> [TEXT EXTRACT]:
Fitting is a duel bayonet Rangefinder (RF) mount with a 34.85mm Flange Distance - this lens will fit and achieve focus to infinity mirrorless cameras but not DSLRs.


Soviet lenses have a strange background in comparison with their German and Japanese counterparts. Some optical designs, such as the Helios 44 are direct copies of the Biotar and Flektogon series made my Carl Zeiss. The Jupiter 11-A has the Sonnar design. However, what makes them stand apart is that even if they are copies they still have a unique image rendering.

> [STORED RECORDS]:
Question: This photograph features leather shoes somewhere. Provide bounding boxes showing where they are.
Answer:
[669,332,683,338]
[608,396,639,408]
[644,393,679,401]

> [WHAT TO PRODUCE]:
Copy the lens passage above from "Fitting is a" to "unique image rendering.", leaving every word and mark unchanged.

> [WRITTEN ANSWER]:
Fitting is a duel bayonet Rangefinder (RF) mount with a 34.85mm Flange Distance - this lens will fit and achieve focus to infinity mirrorless cameras but not DSLRs.


Soviet lenses have a strange background in comparison with their German and Japanese counterparts. Some optical designs, such as the Helios 44 are direct copies of the Biotar and Flektogon series made my Carl Zeiss. The Jupiter 11-A has the Sonnar design. However, what makes them stand apart is that even if they are copies they still have a unique image rendering.